Share deal prompts minor rebellion
The key vote to effectively sign off on the in-principle deal with New Zealand Rugby passed with 99.9 per cent support, and the equity component of Sky Rugby Pass acquisition also received a strong endorsement with 98.4 per cent voting in favour.
But, notably, a chunky 25.6 per cent of shareholders voted against a resolution to issue chief executive Martin Stewart with 800,000 share rights under a salary scheme.
Investors were not told the cost of the NZ Rugby deal, beyond that it exceeded 50 per cent of Sky’s market cap, although Stewart said it was “materially more” than the previous five-year contract for All Blacks, Super Rugby and Mitre 10 Cup games. The Herald understands it increased by around $10 million per year to a total $400m.

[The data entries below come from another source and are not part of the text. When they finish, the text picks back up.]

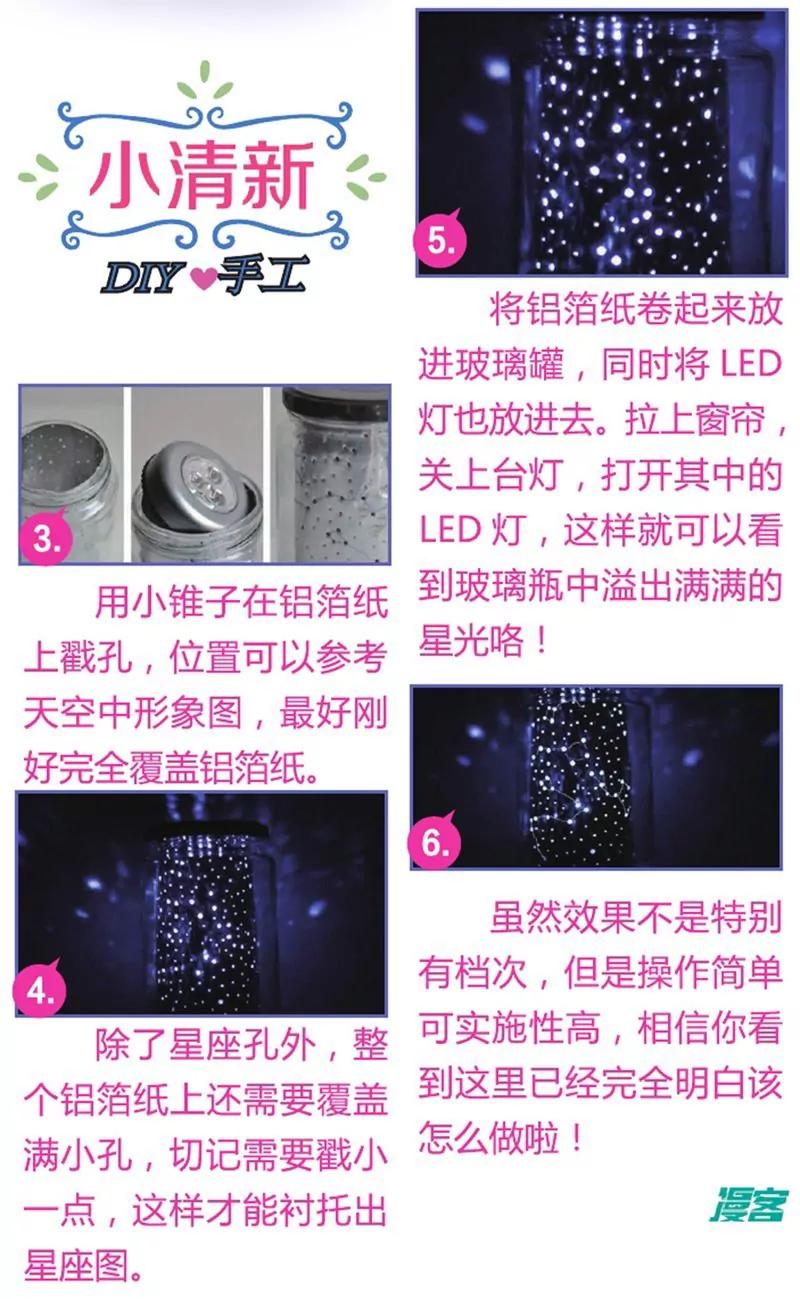 小清新

DIY♥手工

3.

用小锥子在铝箔纸上戳孔，位置可以参考天空中形象图，最好刚好完全覆盖铝箔纸。

4.

除了星座孔外，整个铝箔纸上还需要覆盖满小孔，切记需要戳小一点，这样才能衬托出星座图。

5.

将铝箔纸卷起来放进玻璃罐，同时将 LED 灯也放进去。拉上窗帘，关上台灯，打开其中的 LED 灯，这样就可以看到玻璃瓶中溢出满满的星光咯！

6.

虽然效果不是特别有档次，但是操作简单可实施性高，相信你看到这里已经完全明白该怎么做啦！

漫客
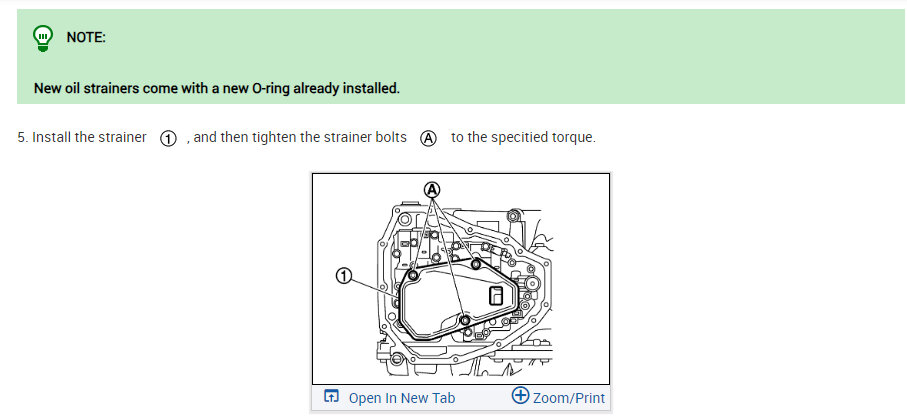 NOTE:

New oil strainers come with a new O-ring already installed.

5. Install the strainer ① , and then tighten the strainer bolts Ⓐ to the specitied torque.

Ⓐ

①

Open In New Tab Zoom/Print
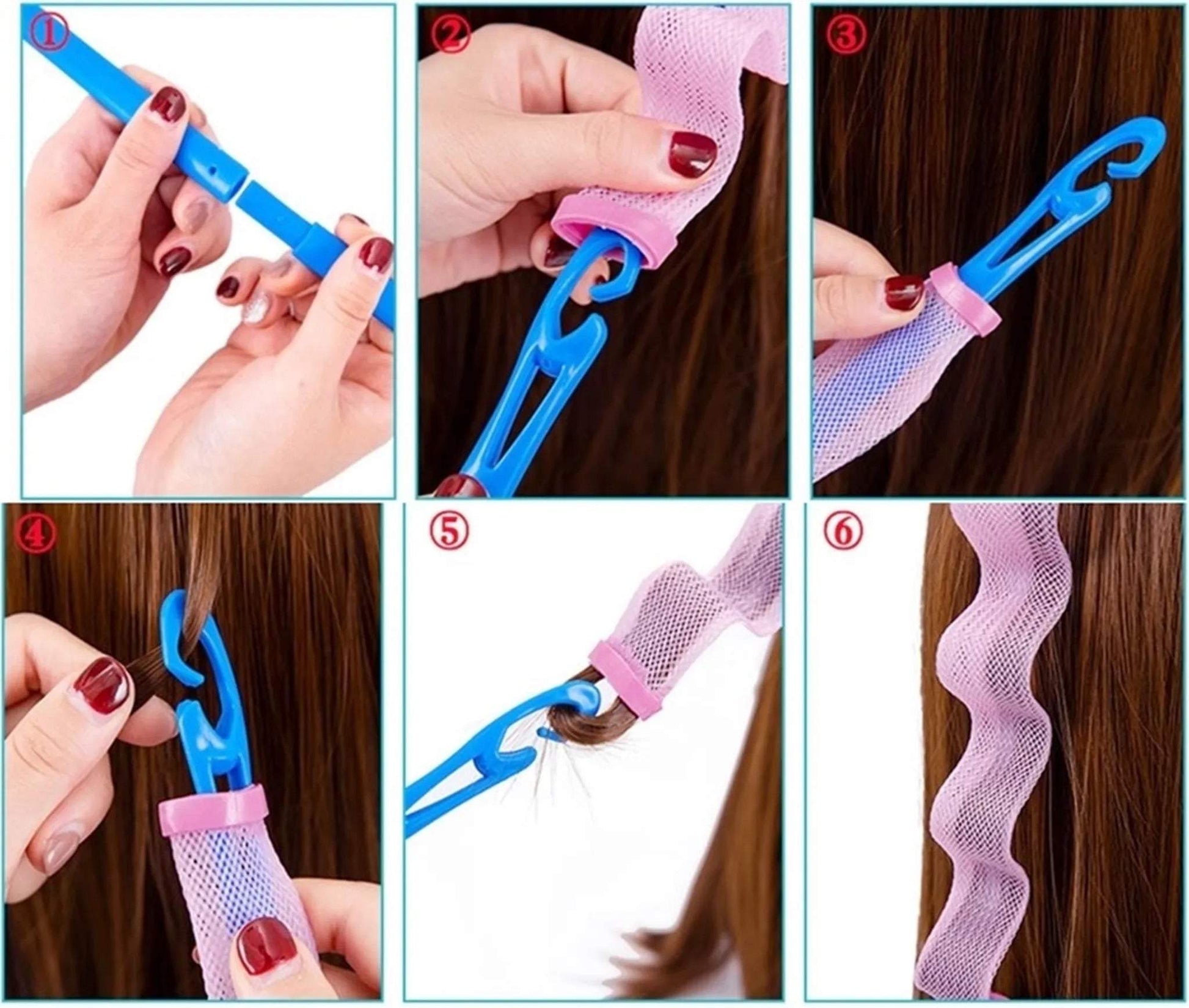 ①

②

③

④

⑤

⑥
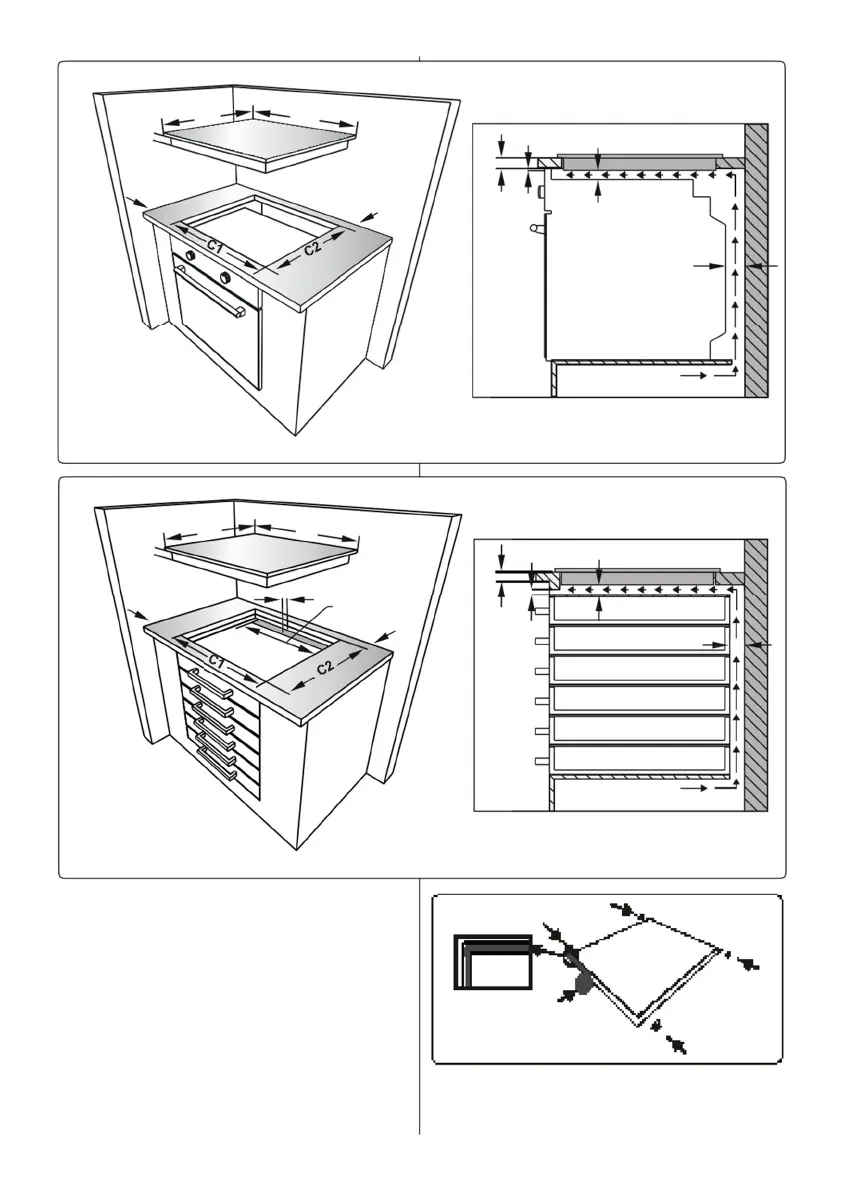 C1
C2
C1
C2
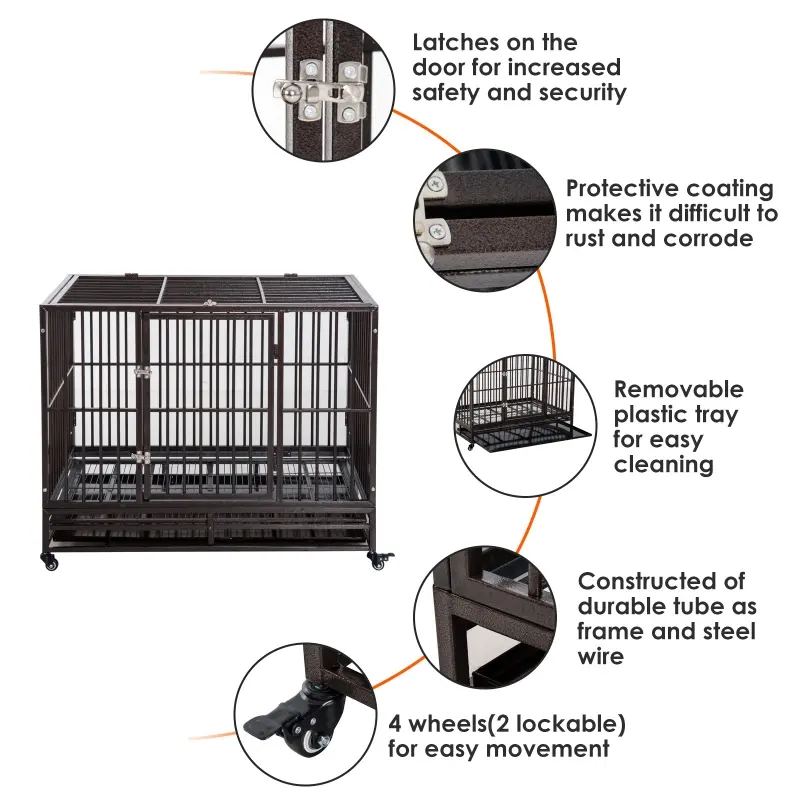 Latches on the door for increased safety and security

Protective coating makes it difficult to rust and corrode

Removable plastic tray for easy cleaning

Constructed of durable tube as frame and steel wire

4 wheels(2 lockable) for easy movement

Stewart reiterated his line that the provision to give NZ Rugby a 5 per cent shareholding in Sky was revolutionary.
New chairman Philip Bowman (exSky UK) said that with new competitive threats, the rise of streaming and increasing content costs, for the foreseeable future profits needed to be “reinvested to reposition the company”.
“Over the past few years, there’s been relentless attrition of subscribers. We need to change the way this business operates,” he said.
Sky shares, which dropped closed to 20 per cent to an all-time-low of 87c last week as Spark stole domestic cricket, then made up most of the ground on news of the Sanzaar deal, closed flat at $1.07. The stock is down 51.36 per cent for the year.